__TUGAS A__: Menurut kutipan sumber tentang revisi UU Migas, paling banyak berapa persen bagian hasil produksi minyak dan/atau gas bumi yang wajib diserahkan badan usaha untuk kebutuhan dalam negeri berdasarkan Pasal 22 ayat 1?

------ KUTIPAN SUMBER ------

Sekretaris Fraksi Partai Kebangkitan Bangsa (FPKB) DPR RI M. Hanif Dhakiri berharap revisi UU Migas bisa cepat diselesaikan tahun ini dan menjadi momentum khittah untuk mengembalikan kedaulatan ekonomi bangsa dan negara Indonesia, sesuai amanat konstitusi.
"Kita berharap secepatnya selesai tahun ini dan menjadi momentum kembali ke khittah kedaulatan ekonomi bangsa dan negara. Persis seperti amanat konstitusi kita", katanya di Gedung DPR/MPR hari ini (14/06/2011).
Menurut Hanif yang juga Ketua DPP PKB ini, pemerintah dan DPR perlu menyepakati arah dari proses revisi UU Migas tersebut. Dia menjelaskan beberapa hal pokok yang menurutnya harus menjadi perhatian demi menjaga kepentingan nasional Indonesia.
Pertama, arah revisi UU Migas harus semakin memastikan akomodasi yang optimal terhadap seluruh kepentingan nasional. Misalnya soal kewajiban pemenuhan pasokan minyak dan gas untuk keperluan domestik atau dalam negeri. Bagi Hanif, kewajiban pemenuhan pasokan minyak dan gas untuk keperluan dalam negeri harus lebih diutamakan dibanding yang lain.
"Penuhi dulu deh kebutuhan dalam negeri, baru mikir ekspor ke tempat lain. Nggak lucu kalau di rumah sendiri kita kekurangan tapi hasil produksi kita buang ke tempat lain", katanya.
Kedua, berkaitan dengan Pasal 22 ayat 1 UU Migas yang kira-kira berbunyi: badan usaha atau bentuk usaha tetap wajib menyerahkan paling banyak 25 persen bagiannya dari hasil produksi minyak bumi dan/atau gas bumi utk memenuhi kebutuhan dalam negeri.

------ BARIS MASUKAN ------

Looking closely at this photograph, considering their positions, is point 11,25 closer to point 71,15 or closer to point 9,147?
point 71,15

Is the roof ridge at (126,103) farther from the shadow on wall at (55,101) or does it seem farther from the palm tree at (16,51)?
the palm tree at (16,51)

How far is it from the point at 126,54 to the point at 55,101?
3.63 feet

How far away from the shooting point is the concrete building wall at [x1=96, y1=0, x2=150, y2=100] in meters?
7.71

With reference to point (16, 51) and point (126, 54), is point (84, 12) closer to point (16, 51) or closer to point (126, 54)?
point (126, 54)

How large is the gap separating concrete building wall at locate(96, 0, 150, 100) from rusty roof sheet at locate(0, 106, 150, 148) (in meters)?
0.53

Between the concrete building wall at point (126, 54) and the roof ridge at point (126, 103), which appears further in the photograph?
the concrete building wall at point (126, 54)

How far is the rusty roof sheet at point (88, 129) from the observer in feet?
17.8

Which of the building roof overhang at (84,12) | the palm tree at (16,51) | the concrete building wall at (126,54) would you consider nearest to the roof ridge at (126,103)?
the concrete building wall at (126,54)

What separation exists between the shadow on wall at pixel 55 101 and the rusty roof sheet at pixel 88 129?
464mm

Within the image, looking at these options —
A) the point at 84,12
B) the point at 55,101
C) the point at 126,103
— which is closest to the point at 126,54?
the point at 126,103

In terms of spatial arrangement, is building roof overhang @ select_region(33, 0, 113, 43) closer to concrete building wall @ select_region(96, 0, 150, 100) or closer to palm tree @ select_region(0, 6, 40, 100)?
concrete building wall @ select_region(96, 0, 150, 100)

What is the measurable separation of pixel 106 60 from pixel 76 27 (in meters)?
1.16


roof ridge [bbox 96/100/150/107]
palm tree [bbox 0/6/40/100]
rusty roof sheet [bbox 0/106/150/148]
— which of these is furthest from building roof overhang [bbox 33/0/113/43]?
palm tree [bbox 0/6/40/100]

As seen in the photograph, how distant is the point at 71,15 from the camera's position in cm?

------

__TUGAS B__: Susun baris masukan sebagai tabel Markdown dengan kolom No dan Isi, mulai dari baris yang memuat "What is the" sampai dengan baris terakhir baris masukan, kedua ujungnya ikut. Lewati baris kosong.

__JAWABAN LENGKAP A__: Paling banyak 25 persen.

__JAWABAN LENGKAP B__:
| No | Isi |
|---|---|
| 1 | What is the measurable separation of pixel 106 60 from pixel 76 27 (in meters)? |
| 2 | 1.16 |
| 3 | roof ridge [bbox 96/100/150/107] |
| 4 | palm tree [bbox 0/6/40/100] |
| 5 | rusty roof sheet [bbox 0/106/150/148] |
| 6 | — which of these is furthest from building roof overhang [bbox 33/0/113/43]? |
| 7 | palm tree [bbox 0/6/40/100] |
| 8 | As seen in the photograph, how distant is the point at 71,15 from the camera's position in cm? |